Something the NES was most known for was the simplicity of control. Its controller, in it’s time, was truly remarkable. It was simplistic in its design, but had wondrous range and depth. Controllers today are more of an evolution of the NES controller than stand alones. With just a directional pad and two buttons it was able to give you a feeling of ultimate control, whether you were piloting a jet, fighting off scores of baddies, or behind the wheel of one Rad Racer. Also, I personally can attest to the durability of the NES controller…
‘It was late…so late it was early. I didn’t care. All thoughts of punishments or responsibilities were set aside as I scrolled across a lovingly crafted 8-bit landscape. It was easily my most difficult quest yet, as I was a boy at the tender age of 9. I was bound and determined to guide Ryu through his perilous journey. After hours and hours I found myself at the final boss. The name escapes me but all I knew was that he was big, and ugly, and HARD. I tried and I tried. I let myself be cast back to the beginning of the level time and time again, only to be trounced soundly by this big bad boss-man. I knew it couldn’t be me…’it must be the controller,’ I thought, and tried to vent my frustration by attempting to punch a hole through the start button. Luckily, with Nintendo controllers being rather expensive at the time, I was unsuccessful. It did show me, however, that it would take a Sherman tank to put a NES controller out of commission.’
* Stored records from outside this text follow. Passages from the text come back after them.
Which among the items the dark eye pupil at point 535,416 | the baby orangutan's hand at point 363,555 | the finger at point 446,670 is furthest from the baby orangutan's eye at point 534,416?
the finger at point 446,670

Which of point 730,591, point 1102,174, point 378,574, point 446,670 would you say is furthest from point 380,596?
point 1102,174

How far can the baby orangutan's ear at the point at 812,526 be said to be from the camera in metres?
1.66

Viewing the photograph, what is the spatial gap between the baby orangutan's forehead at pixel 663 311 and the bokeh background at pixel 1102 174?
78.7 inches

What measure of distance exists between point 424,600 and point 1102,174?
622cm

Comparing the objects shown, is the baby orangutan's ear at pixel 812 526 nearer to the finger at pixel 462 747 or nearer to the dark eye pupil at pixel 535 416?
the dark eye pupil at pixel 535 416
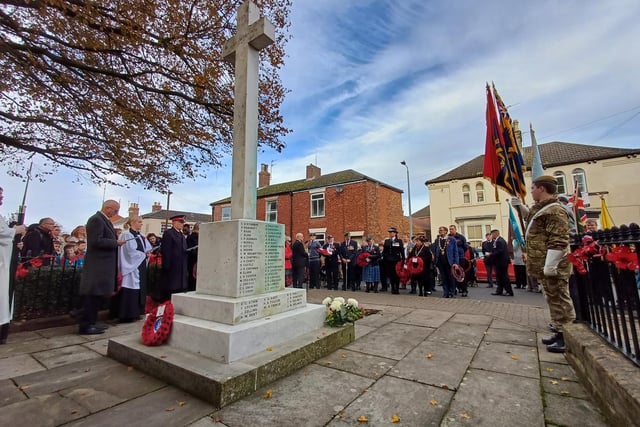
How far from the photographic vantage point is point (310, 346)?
10.3ft

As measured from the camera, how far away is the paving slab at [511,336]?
3.86 meters

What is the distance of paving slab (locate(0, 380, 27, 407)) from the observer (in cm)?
231

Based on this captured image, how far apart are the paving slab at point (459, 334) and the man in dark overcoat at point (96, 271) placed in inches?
189

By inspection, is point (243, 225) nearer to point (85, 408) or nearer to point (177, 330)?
point (177, 330)

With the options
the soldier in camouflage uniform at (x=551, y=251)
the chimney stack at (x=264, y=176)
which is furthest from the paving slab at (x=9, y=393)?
the chimney stack at (x=264, y=176)

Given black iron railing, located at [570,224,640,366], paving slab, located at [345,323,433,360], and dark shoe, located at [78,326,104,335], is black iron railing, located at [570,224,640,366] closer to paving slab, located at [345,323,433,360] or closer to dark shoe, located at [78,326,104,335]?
paving slab, located at [345,323,433,360]

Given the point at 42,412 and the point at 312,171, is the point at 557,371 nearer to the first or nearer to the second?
the point at 42,412

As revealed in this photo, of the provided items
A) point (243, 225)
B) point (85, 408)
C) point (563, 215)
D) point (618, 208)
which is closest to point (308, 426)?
point (85, 408)

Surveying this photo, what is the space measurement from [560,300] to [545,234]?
0.78 m

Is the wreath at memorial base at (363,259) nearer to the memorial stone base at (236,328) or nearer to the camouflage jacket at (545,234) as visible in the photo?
the memorial stone base at (236,328)

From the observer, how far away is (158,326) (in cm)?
320

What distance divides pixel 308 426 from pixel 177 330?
1822mm

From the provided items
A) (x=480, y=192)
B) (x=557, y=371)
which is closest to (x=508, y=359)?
(x=557, y=371)

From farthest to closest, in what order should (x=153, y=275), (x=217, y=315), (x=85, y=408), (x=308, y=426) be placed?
(x=153, y=275)
(x=217, y=315)
(x=85, y=408)
(x=308, y=426)
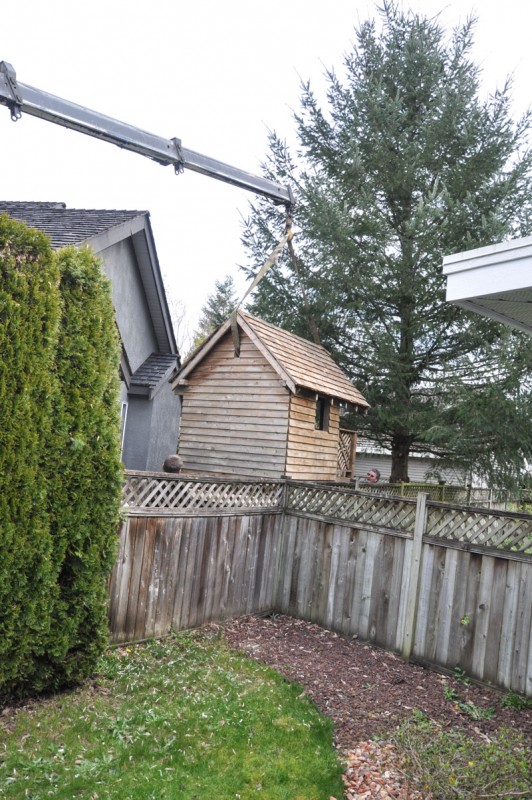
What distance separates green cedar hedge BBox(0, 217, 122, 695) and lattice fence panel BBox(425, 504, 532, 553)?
3771 millimetres

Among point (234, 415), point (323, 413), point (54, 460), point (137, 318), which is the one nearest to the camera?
point (54, 460)

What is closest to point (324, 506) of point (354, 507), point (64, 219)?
point (354, 507)

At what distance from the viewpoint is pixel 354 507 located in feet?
25.1

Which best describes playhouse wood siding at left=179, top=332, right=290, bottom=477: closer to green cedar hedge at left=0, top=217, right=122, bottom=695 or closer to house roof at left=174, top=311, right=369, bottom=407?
house roof at left=174, top=311, right=369, bottom=407

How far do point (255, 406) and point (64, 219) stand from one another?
223 inches

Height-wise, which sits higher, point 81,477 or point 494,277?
point 494,277

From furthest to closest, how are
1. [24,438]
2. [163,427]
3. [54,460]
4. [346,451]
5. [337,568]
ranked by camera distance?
[163,427], [346,451], [337,568], [54,460], [24,438]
Though many of my childhood memories are intangible and will last only as long as my mind can hold them, my time spent playing the NES in my youth can be relived by a simple press of the Power button. It makes me smile to think that the system that hooked such a hardcore collector as myself is still readily available. It truly was the system that revolutionized gaming, and though there are systems that would revolutionize the industry yet again, the NES was the one that would coin the phrase uttered by every non-gamer…”playing your Nintendo.”